Click on the badge above to read the docs and learn more about how to run the model.
Go to INSTALL to see all packages and software necessary to run the model.
This repository is linked to our manuscript describing constrained coding regions in the human genome. If you would like to view CCRs throughout the genome or download the model in its most current form, go to the CCR Browser. The version used in the paper, which is the version currently available for download, utilizes the hg19/GRCh37 reference genome.
The constrained coding regions model (CCR) uses the Genome Aggregation Database (gnomAD, version 2.0.1 in the paper) to reveal regions of protein coding genes that are likely to be under potentially purifiying selection. We used protein-altering variation from across 123,136 ostensibly healthy individuals' exomes to reveal coding regions that are completely devoid of any protein-coding variation. We infer such coding regions to be constrained; the higher the constraint percentile, the more constrained we predict the region to be.

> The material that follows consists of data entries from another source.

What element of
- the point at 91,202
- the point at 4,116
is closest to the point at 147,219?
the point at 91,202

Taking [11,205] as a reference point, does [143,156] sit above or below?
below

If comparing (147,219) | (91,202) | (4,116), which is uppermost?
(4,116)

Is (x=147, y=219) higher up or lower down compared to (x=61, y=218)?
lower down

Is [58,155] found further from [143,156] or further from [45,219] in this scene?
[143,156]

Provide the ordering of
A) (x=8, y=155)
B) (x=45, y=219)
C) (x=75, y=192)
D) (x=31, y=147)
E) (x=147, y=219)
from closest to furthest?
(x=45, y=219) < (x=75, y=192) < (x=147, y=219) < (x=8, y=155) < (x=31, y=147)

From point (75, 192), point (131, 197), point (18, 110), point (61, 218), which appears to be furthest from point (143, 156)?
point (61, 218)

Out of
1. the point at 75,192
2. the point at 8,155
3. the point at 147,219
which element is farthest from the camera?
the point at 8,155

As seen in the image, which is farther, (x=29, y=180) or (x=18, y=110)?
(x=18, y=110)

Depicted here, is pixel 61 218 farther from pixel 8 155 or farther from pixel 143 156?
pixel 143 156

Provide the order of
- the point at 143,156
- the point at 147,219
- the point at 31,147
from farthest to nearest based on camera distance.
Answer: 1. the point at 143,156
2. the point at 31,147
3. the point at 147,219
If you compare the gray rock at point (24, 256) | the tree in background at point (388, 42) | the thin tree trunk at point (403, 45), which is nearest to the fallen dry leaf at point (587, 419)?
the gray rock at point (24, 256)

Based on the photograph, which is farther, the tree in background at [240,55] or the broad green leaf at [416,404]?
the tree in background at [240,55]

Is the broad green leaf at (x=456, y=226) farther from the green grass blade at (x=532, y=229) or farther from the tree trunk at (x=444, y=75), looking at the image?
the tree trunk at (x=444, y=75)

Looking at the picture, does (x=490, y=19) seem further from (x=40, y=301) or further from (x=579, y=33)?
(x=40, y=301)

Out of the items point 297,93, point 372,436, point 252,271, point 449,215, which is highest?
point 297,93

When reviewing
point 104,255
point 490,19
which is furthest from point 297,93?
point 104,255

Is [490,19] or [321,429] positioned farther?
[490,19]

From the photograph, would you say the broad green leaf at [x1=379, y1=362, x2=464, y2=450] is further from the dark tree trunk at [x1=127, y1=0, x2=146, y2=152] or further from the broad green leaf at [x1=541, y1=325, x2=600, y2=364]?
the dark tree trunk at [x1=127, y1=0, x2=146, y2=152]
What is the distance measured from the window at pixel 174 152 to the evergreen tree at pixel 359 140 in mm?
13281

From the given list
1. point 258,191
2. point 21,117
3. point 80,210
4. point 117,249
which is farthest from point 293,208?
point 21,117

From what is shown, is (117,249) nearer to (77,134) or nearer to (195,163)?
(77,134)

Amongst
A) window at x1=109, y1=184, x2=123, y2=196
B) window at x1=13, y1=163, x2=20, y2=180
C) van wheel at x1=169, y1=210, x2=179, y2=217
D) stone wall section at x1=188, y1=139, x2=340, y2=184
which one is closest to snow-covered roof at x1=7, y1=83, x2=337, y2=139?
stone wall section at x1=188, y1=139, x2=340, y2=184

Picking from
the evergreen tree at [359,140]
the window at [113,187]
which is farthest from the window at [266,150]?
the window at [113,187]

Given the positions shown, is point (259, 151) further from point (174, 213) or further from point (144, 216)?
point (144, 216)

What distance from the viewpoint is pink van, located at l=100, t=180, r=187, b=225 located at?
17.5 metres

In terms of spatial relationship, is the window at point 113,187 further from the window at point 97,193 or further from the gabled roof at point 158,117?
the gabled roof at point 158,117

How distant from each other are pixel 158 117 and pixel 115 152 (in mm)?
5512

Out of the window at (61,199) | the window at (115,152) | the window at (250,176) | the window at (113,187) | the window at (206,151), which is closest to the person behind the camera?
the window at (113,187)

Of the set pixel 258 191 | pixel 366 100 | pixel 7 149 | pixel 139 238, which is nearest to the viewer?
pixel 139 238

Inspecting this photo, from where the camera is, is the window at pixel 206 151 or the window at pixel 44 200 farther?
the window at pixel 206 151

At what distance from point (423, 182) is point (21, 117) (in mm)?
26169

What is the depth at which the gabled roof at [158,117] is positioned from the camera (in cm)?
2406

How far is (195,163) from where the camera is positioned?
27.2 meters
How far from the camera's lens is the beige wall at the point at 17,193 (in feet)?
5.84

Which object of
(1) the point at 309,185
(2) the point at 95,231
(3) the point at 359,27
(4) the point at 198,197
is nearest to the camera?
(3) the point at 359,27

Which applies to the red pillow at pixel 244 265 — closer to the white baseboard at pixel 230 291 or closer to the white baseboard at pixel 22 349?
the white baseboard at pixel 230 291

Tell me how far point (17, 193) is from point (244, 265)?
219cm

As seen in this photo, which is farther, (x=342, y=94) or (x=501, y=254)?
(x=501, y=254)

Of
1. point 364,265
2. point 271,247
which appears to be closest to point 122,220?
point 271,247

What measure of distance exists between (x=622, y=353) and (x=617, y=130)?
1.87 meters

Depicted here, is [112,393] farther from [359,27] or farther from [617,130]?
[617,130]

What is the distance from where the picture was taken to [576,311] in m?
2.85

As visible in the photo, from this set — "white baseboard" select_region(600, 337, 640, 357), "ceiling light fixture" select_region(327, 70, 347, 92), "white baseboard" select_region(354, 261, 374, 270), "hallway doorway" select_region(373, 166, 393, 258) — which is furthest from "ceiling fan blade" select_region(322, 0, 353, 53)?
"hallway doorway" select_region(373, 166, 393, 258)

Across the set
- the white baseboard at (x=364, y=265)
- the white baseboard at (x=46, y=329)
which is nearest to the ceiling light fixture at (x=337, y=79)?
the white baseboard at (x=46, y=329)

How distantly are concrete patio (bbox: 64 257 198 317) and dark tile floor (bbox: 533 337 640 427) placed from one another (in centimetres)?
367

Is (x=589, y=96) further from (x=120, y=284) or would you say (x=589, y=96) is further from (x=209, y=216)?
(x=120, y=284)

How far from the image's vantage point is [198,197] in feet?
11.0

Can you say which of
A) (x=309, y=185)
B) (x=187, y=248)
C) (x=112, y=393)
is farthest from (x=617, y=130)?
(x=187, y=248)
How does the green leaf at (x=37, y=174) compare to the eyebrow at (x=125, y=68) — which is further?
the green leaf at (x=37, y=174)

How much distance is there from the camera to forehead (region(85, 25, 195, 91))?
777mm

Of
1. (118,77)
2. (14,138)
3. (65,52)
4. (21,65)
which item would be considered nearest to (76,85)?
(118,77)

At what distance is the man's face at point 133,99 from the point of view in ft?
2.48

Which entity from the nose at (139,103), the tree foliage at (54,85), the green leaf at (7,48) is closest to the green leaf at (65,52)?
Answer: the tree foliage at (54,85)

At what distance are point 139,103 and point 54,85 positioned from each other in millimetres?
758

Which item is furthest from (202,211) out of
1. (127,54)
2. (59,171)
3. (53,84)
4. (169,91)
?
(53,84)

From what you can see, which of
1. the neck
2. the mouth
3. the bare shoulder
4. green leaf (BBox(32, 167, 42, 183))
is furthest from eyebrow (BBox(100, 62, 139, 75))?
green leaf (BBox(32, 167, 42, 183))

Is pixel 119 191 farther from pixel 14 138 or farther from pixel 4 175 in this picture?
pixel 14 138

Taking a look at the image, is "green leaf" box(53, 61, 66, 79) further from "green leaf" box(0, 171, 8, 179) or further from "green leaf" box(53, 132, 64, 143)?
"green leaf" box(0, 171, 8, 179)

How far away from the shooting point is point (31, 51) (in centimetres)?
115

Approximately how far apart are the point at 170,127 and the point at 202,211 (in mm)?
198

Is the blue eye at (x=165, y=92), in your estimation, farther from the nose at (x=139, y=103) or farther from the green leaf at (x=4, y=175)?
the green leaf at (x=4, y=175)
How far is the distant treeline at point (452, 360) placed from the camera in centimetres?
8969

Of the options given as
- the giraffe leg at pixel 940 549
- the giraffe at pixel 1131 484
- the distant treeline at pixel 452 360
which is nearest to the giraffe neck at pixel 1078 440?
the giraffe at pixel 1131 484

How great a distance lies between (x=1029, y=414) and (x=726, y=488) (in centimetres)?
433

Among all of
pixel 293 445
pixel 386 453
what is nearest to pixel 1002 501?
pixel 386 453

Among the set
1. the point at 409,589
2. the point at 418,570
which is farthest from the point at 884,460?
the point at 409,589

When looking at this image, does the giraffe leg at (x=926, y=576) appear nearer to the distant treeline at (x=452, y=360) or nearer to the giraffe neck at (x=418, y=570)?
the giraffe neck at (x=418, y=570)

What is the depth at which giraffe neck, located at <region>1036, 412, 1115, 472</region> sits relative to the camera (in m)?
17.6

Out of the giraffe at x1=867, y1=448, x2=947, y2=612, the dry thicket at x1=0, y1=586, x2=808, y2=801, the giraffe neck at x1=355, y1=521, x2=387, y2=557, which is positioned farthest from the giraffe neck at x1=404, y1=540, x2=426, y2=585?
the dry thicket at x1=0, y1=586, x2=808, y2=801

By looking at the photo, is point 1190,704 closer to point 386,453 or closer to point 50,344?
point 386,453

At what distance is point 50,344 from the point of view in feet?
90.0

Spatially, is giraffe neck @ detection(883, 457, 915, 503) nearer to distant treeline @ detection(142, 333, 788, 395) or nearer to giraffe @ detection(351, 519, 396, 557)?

The most constrained regions (≥90th percentile, and especially at or above the ≥99th percentile) have been shown to be extremely enriched for pathogenic variation in ClinVar, de novo dominant mutations in patients with severe developmental disorders, and critical Pfam domains exome-wide. Even more exciting, 72% of genes harboring a CCR in the 99th percentile or higher have no known pathogenic variants. There is great opportunity for discovery of function in these understudied genes as well as their role in disease phenotypes or potentially in embryonic lethality when altered.
If you use this model in any way, please cite the paper:
- Autosomal CCR regions in extended BED format (gnomAD v2.0.1)
- X chromosome CCR regions in extended BED format (gnomAD v2.0.1)
- Autosomal CCR regions at 90th percentile and higher in extended BED format (gnomAD v2.0.1)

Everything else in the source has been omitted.